In 1934 and 1935, the Lithuanian directorates of the Klaipėda Region, led by Martynas Reizgys and Jurgis Brūvelaitis, fired all followers of Neumann and Sass. Germany reacted by accusing Lithuania of violating the Klaipėda Convention and sent complaints to the League of Nations and to the signatories of the agreement.

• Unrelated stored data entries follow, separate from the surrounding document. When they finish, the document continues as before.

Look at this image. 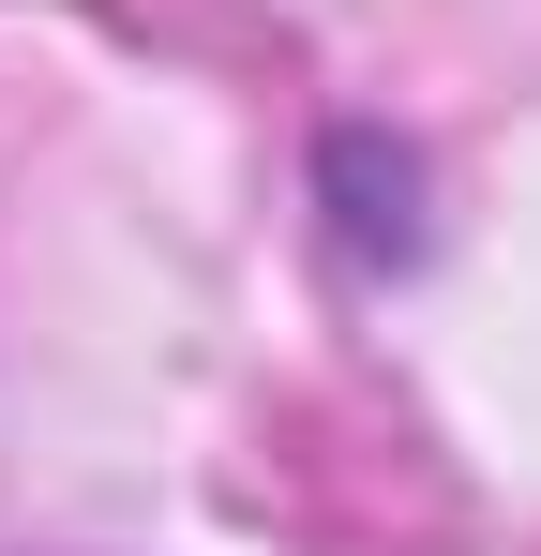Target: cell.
<instances>
[{
	"instance_id": "obj_1",
	"label": "cell",
	"mask_w": 541,
	"mask_h": 556,
	"mask_svg": "<svg viewBox=\"0 0 541 556\" xmlns=\"http://www.w3.org/2000/svg\"><path fill=\"white\" fill-rule=\"evenodd\" d=\"M316 166H331V226H347V256H361V271H406V256H422V151H391L376 121H347Z\"/></svg>"
}]
</instances>
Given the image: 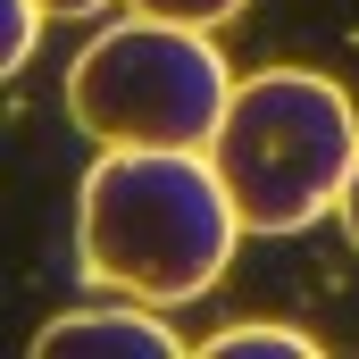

At the time, Stasys Lozoraitis sought a démarche (formal diplomatic representation) from the signatory states of the Klaipėda Convention to Nazi Germany, but they began to press Lithuania instead of Nazi Germany.[32] The United Kingdom encouraged France and Italy, which sent a démarche Lithuania on 13 March 1935. On 30 March, the British suggested for France and Italy to send a common ultimate note to Lithuania. The Italian government of Fascist Italy requested for Lithuanian President Antanas Smetona to pardon the National Socialists, who were sentenced to death. The British representative, T. Preston, stressed to Lozoraitis that Lithuania could count on British support only if the "normal functioning of the autonomous system" in Klaipėda was restored. Moreover, Preston also noted the need to back down to Nazi Germany and not to carry out the executions of the convicted National Socialists. France did not provide support to Lithuania either. Furthermore, Lithuania was not supported even by its closest allies in the Baltic Entente: Latvia and Estonia.
The trial of Neumann and Sass has been seen as a forerunner to the Nuremberg trials. The trial exposed Nazi ambitions and methods, but it had minimal effect since adequate measures were not taken to quell the development of Hitlerism or to turn back Germany's increasingly aggressive territorial claims that ultimately led to the outbreak of the Second World War.